Out of desperation, I tried:

sync && echo 3 > /proc/sys/vm/drop_caches

Miraculously, the server immediately returned to normal operation. But why did this work?

sync: Forces completion of pending disk writes

echo 3 > /proc/sys/vm/drop_caches: Clears:

  • 1: PageCache
  • 2: Dentries and Inodes
  • 3: Both (1+2)

In high-throughput Java applications:

  1. Linux aggressively caches file operations (JARs, class files, etc.)
  2. Over time, cached entries become stale or fragmented
  3. Java's memory management competes with OS caching

Consider this approach when:

# Monitoring script example
if [ $(grep -c 'java.lang.OutOfMemoryError' /var/log/tomcat/catalina.out) -gt 0 ] ||
   [ $(vmstat 1 2 | tail -1 | awk '{print $4}') -lt 10000 ]; then
    logger "Triggering cache cleanup"
    sync && echo 3 > /proc/sys/vm/drop_caches
fi

For production systems, consider more controlled approaches:

# Scheduled maintenance (cron)
0 3 * * * root /usr/bin/sync && /usr/bin/echo 1 > /proc/sys/vm/drop_caches

1. This is NOT a substitute for proper memory management
2. Dropping caches causes immediate performance hit until cache rebuilds
3. Consider adjusting vm.vfs_cache_pressure instead for permanent solution


When inheriting a legacy Tomcat application serving as a Red5 server for Flex clients, I encountered a perplexing performance degradation pattern.
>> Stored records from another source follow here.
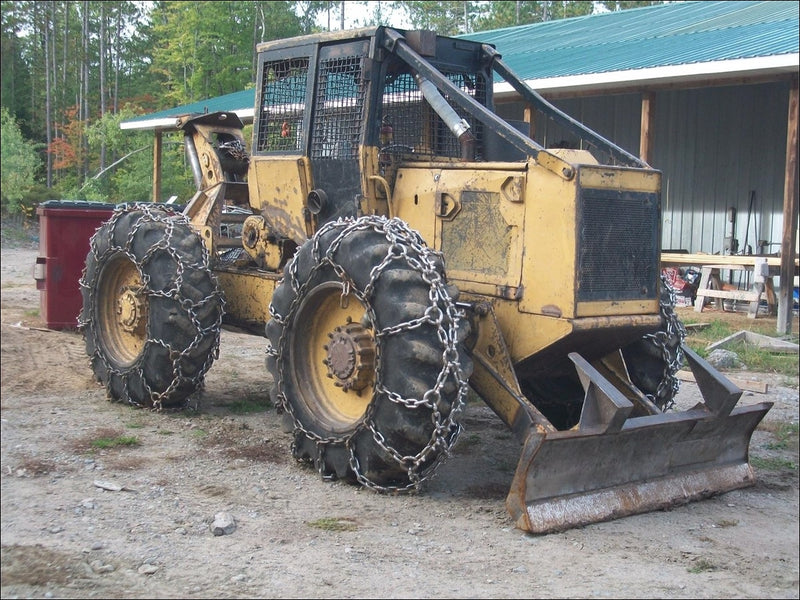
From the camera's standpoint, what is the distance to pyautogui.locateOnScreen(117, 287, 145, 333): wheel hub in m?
7.80

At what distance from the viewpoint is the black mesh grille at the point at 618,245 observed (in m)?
5.68

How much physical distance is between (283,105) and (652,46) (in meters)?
10.3

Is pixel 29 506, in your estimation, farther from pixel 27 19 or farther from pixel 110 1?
pixel 110 1

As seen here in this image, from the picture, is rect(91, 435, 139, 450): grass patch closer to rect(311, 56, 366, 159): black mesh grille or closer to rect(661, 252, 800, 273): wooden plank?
rect(311, 56, 366, 159): black mesh grille

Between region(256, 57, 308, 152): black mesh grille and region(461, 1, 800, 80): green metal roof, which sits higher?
region(461, 1, 800, 80): green metal roof

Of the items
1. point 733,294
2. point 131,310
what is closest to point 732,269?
point 733,294

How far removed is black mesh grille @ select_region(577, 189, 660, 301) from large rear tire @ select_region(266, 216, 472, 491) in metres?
0.78

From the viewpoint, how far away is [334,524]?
17.1 ft

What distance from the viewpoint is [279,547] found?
4766mm

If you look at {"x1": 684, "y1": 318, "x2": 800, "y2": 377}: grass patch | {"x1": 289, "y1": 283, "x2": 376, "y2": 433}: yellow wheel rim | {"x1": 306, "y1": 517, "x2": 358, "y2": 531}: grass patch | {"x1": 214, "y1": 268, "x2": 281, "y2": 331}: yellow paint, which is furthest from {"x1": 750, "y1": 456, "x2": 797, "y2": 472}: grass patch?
{"x1": 214, "y1": 268, "x2": 281, "y2": 331}: yellow paint

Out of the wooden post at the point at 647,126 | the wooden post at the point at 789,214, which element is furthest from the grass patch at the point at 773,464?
the wooden post at the point at 647,126

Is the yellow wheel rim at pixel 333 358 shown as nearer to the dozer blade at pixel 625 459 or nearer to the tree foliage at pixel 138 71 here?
the dozer blade at pixel 625 459

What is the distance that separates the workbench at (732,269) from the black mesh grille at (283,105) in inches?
347

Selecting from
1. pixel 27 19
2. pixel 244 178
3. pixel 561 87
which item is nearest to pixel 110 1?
pixel 561 87
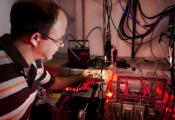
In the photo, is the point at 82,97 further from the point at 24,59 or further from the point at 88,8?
the point at 88,8

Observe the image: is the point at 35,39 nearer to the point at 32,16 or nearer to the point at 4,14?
the point at 32,16

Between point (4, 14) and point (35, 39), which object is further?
point (4, 14)

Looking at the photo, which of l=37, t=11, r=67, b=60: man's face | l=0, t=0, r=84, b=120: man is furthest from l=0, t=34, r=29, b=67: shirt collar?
l=37, t=11, r=67, b=60: man's face

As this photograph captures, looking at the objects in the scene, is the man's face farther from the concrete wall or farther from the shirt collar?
the concrete wall

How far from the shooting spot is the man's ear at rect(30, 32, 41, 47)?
820 mm

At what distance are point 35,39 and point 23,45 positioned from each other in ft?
0.25

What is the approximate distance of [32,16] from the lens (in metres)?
0.79

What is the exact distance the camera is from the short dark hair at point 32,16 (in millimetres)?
790

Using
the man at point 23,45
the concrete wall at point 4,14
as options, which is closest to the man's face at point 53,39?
the man at point 23,45

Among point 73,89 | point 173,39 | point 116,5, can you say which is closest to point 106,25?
point 116,5

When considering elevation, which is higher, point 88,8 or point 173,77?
point 88,8

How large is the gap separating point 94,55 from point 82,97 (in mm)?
928

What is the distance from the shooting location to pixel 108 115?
1139mm

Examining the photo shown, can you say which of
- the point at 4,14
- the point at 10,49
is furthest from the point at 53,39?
the point at 4,14
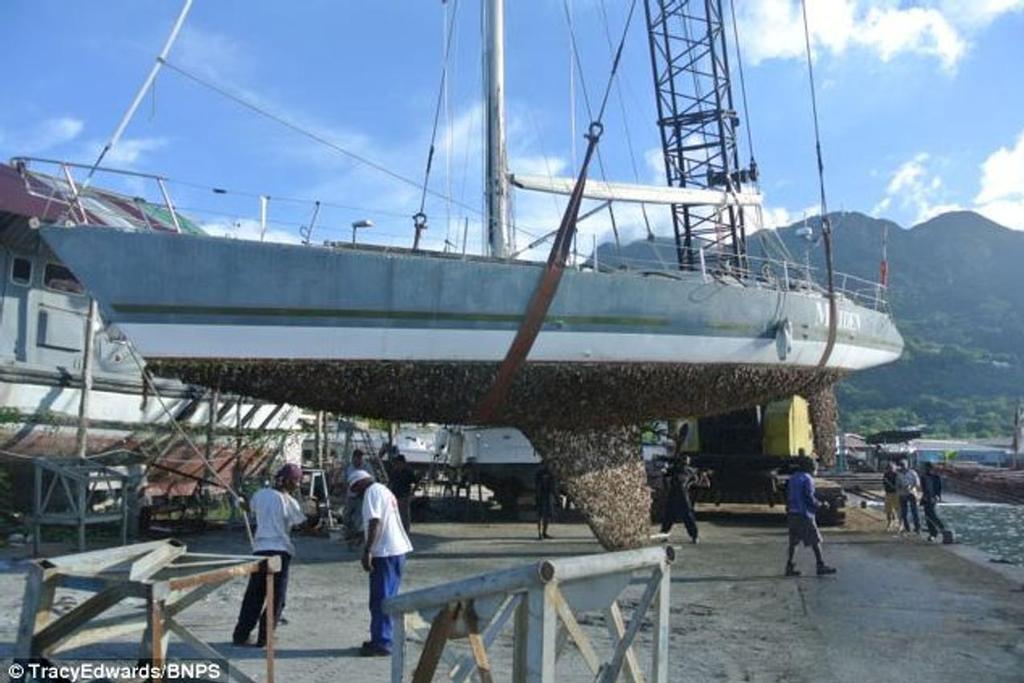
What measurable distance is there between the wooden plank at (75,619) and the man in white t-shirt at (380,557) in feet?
6.89

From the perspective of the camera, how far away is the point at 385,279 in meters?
9.08

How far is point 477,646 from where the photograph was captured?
11.5ft

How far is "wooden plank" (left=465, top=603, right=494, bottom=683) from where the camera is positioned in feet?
11.3

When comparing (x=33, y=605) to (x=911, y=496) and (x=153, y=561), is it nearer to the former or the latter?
(x=153, y=561)

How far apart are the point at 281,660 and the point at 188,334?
12.9ft

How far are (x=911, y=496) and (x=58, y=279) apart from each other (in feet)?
45.3

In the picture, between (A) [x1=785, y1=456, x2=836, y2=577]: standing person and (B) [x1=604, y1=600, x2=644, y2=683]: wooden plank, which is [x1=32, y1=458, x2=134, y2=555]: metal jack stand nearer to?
(B) [x1=604, y1=600, x2=644, y2=683]: wooden plank

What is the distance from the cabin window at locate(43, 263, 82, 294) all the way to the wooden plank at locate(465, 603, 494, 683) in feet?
37.0

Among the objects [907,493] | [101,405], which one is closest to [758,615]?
[907,493]

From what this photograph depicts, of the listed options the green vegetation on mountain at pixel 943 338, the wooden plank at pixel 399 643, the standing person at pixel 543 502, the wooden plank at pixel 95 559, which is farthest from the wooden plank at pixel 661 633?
the green vegetation on mountain at pixel 943 338

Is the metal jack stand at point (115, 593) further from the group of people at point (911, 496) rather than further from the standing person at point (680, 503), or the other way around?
the group of people at point (911, 496)

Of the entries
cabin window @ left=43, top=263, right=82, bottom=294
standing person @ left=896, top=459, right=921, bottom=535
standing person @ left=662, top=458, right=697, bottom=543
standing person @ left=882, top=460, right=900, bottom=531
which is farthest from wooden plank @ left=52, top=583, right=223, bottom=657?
standing person @ left=882, top=460, right=900, bottom=531

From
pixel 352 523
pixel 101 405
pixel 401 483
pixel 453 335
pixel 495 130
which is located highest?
pixel 495 130

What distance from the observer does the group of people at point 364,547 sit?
19.7ft
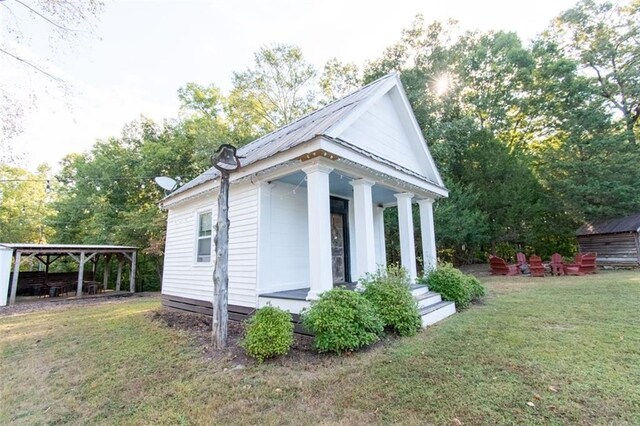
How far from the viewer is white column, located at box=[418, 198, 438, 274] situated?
831 centimetres

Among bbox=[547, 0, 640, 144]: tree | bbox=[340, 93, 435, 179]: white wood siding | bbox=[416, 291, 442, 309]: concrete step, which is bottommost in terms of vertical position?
bbox=[416, 291, 442, 309]: concrete step

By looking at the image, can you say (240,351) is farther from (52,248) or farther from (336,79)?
(336,79)

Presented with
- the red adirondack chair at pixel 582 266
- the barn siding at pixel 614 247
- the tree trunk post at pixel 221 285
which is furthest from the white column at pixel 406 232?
the barn siding at pixel 614 247

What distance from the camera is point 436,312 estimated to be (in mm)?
6109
Under sustained load, response times would gradually inflate from under 100ms to 300-400ms. Memory leaks were suspected but never conclusively proven through heap dumps or GC analysis.
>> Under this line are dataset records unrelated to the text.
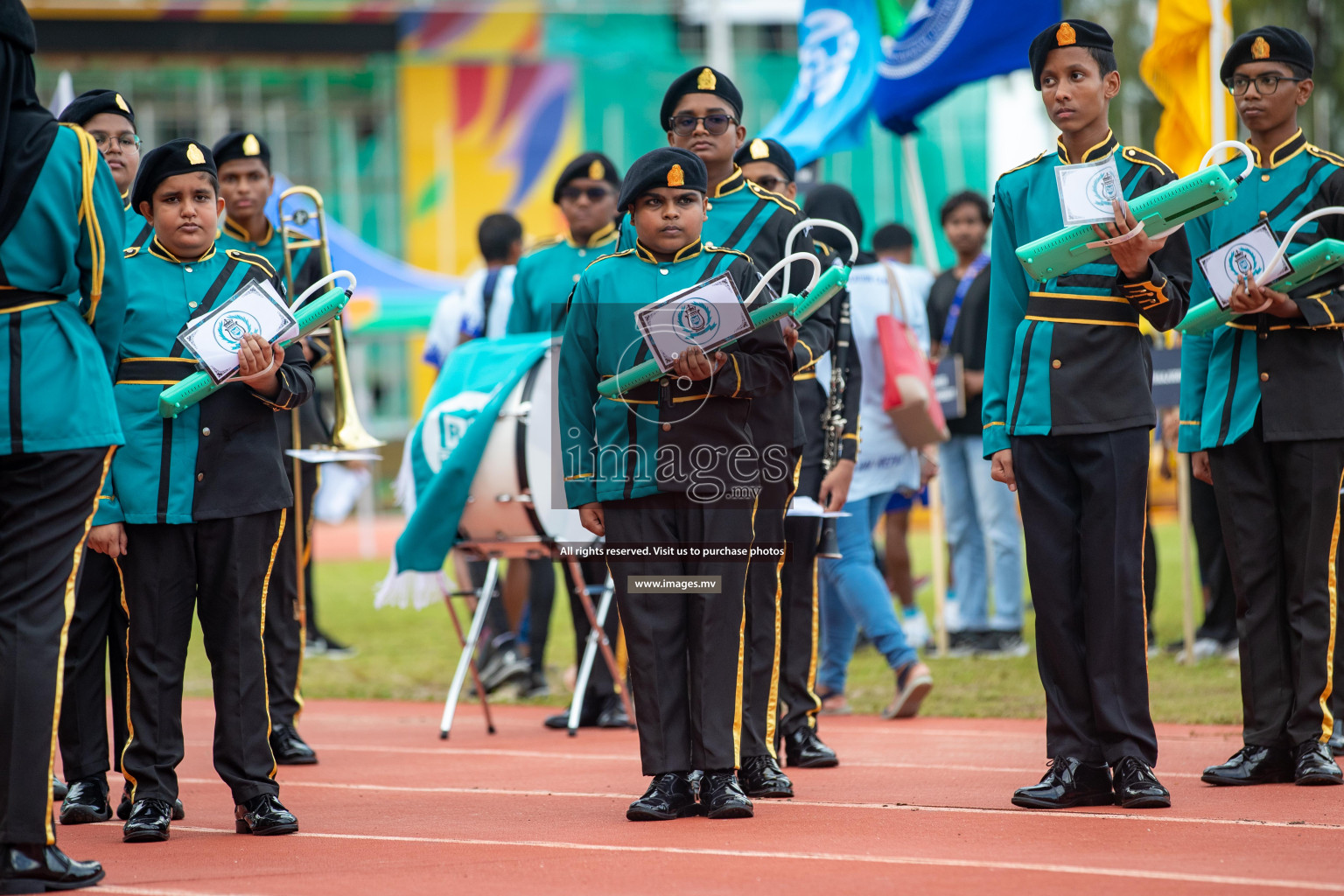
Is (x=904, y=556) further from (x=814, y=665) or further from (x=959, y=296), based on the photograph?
(x=814, y=665)

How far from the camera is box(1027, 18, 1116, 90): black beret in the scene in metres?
5.51

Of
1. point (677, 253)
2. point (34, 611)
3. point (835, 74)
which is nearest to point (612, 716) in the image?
point (677, 253)

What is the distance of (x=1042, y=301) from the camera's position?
18.4 feet

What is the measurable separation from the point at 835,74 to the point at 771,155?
5403mm

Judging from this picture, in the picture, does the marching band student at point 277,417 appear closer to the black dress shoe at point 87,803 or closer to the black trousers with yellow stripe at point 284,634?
the black trousers with yellow stripe at point 284,634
# Sample metrics showing the performance degradation:
Requests: 1500/min → Response p99: 98ms
After 4 hours:
Requests: 1500/min → Response p99: 387ms

During a particularly severe episode where a staging server nearly stopped responding, I executed:

sync && echo 3 > /proc/sys/vm/drop_caches

Remarkably, the server immediately returned to baseline performance. Let's break down why this worked.
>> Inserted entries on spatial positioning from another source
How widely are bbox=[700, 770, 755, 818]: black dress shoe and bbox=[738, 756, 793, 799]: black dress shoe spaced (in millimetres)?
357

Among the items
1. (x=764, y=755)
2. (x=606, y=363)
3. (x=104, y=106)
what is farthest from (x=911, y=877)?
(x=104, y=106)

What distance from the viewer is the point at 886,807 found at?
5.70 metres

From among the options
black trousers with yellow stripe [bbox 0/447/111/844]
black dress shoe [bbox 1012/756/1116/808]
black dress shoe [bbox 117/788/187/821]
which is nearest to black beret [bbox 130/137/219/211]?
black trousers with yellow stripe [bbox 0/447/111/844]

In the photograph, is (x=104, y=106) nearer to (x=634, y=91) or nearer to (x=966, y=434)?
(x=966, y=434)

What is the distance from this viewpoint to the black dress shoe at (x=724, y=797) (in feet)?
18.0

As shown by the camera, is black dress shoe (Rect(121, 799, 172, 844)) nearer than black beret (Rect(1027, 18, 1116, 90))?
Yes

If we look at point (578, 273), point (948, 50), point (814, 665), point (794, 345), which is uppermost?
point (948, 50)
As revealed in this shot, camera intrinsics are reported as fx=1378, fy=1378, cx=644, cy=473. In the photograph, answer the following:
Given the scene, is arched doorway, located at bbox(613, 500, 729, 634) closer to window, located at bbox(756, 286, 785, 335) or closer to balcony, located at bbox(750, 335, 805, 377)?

Modern Linux kernels aggressively cache filesystem operations to improve performance. Three types of caches exist:

  • Page cache: Caches file contents (echo 1)
  • Dentry/inode caches: Caches directory structures (echo 2)
  • Combined: Both above (echo 3)

In Java applications handling many small real-time interactions, these caches can grow excessively:

# Check current cache usage
free -h
              total        used        free      shared  buff/cache   available
Mem:            16G        5.2G        230M        1.3G         11G        9.2G

The sync command ensures all buffered writes hit disk before clearing caches. Omitting this risks data corruption. The sequence:

  1. sync: Force write completion
  2. echo 3: Clear all cache types

For production systems, consider implementing controlled cache drops during low-traffic periods:

#!/bin/bash
# Safe cache dropper for Tomcat/Java apps

if [ $(pgrep -fc java) -lt 1 ]; then
    echo "No Java processes running"
    exit 1
fi

# Only proceed if load is below threshold
LOAD=$(awk '{print $1}' /proc/loadavg)
if [ $(echo "$LOAD < 2.0" | bc) -eq 1 ]; then
    logger "Initiating safe cache drop"
    sync
    echo 3 > /proc/sys/vm/drop_caches
    logger "Cache drop completed. Current free: $(free -h | awk '/Mem/{print $4}')"
fi

For long-term stability, consider:

  • JVM Tuning: Reduce filesystem interactions through proper buffer sizing
  • Redis Caching: Offload real-time data from filesystem
  • Kernel Parameters: Adjust vm.vfs_cache_pressure
# Example kernel tuning
sysctl -w vm.vfs_cache_pressure=150

The cache drop technique serves as an emergency remedy rather than a permanent solution, but understanding its mechanics proves invaluable when troubleshooting mysterious latency spikes in real-time systems.